**Work required**
Please set out every line of the entries below as a Markdown table with two columns, Row and Entry text, giving each line its own numbered row and leaving out blank lines.

**Provided data**
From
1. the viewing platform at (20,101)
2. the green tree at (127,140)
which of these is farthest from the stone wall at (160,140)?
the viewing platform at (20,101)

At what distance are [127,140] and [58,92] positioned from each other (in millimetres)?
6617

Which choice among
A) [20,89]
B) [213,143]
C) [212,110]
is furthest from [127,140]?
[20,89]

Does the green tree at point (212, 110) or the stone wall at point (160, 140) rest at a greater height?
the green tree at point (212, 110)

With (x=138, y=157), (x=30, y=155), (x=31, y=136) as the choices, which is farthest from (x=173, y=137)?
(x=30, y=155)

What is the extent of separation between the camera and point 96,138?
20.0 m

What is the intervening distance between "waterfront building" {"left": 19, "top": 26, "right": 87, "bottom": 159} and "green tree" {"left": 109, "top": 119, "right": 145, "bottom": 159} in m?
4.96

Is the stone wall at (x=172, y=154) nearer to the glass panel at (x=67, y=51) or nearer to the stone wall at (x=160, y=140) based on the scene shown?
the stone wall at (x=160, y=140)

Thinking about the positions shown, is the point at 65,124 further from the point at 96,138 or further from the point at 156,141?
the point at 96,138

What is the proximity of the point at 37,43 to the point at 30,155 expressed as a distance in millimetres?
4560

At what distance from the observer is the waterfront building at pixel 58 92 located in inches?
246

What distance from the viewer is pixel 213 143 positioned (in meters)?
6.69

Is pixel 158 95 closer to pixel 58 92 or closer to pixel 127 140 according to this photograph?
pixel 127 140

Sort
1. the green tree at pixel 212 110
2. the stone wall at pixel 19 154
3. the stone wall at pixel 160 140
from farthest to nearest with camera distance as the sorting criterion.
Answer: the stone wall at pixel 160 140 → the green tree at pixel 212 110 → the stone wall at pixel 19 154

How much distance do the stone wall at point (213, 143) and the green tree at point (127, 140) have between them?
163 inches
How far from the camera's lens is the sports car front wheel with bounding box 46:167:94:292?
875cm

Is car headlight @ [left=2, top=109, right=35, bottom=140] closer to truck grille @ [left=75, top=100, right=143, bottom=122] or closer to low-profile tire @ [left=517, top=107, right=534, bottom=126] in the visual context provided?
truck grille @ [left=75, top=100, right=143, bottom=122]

**Solution to this task**
| Row | Entry text |
|---|---|
| 1 | From |
| 2 | 1. the viewing platform at (20,101) |
| 3 | 2. the green tree at (127,140) |
| 4 | which of these is farthest from the stone wall at (160,140)? |
| 5 | the viewing platform at (20,101) |
| 6 | At what distance are [127,140] and [58,92] positioned from each other (in millimetres)? |
| 7 | 6617 |
| 8 | Which choice among |
| 9 | A) [20,89] |
| 10 | B) [213,143] |
| 11 | C) [212,110] |
| 12 | is furthest from [127,140]? |
| 13 | [20,89] |
| 14 | Does the green tree at point (212, 110) or the stone wall at point (160, 140) rest at a greater height? |
| 15 | the green tree at point (212, 110) |
| 16 | With (x=138, y=157), (x=30, y=155), (x=31, y=136) as the choices, which is farthest from (x=173, y=137)? |
| 17 | (x=30, y=155) |
| 18 | What is the extent of separation between the camera and point 96,138? |
| 19 | 20.0 m |
| 20 | What is the intervening distance between "waterfront building" {"left": 19, "top": 26, "right": 87, "bottom": 159} and "green tree" {"left": 109, "top": 119, "right": 145, "bottom": 159} in m? |
| 21 | 4.96 |
| 22 | Is the stone wall at (x=172, y=154) nearer to the glass panel at (x=67, y=51) or nearer to the stone wall at (x=160, y=140) based on the scene shown? |
| 23 | the stone wall at (x=160, y=140) |
| 24 | Thinking about the positions shown, is the point at 65,124 further from the point at 96,138 or further from the point at 156,141? |
| 25 | the point at 96,138 |
| 26 | What is the proximity of the point at 37,43 to the point at 30,155 expressed as a distance in millimetres? |
| 27 | 4560 |
| 28 | At what distance from the observer is the waterfront building at pixel 58 92 located in inches? |
| 29 | 246 |
| 30 | What distance from the viewer is pixel 213 143 positioned (in meters)? |
| 31 | 6.69 |
| 32 | Is pixel 158 95 closer to pixel 58 92 or closer to pixel 127 140 according to this photograph? |
| 33 | pixel 127 140 |
| 34 | Sort |
| 35 | 1. the green tree at pixel 212 110 |
| 36 | 2. the stone wall at pixel 19 154 |
| 37 | 3. the stone wall at pixel 160 140 |
| 38 | from farthest to nearest with camera distance as the sorting criterion. |
| 39 | Answer: the stone wall at pixel 160 140 → the green tree at pixel 212 110 → the stone wall at pixel 19 154 |
| 40 | How much distance do the stone wall at point (213, 143) and the green tree at point (127, 140) have between them? |
| 41 | 163 inches |
| 42 | How far from the camera's lens is the sports car front wheel with bounding box 46:167:94:292? |
| 43 | 875cm |
| 44 | Is car headlight @ [left=2, top=109, right=35, bottom=140] closer to truck grille @ [left=75, top=100, right=143, bottom=122] or closer to low-profile tire @ [left=517, top=107, right=534, bottom=126] in the visual context provided? |
| 45 | truck grille @ [left=75, top=100, right=143, bottom=122] |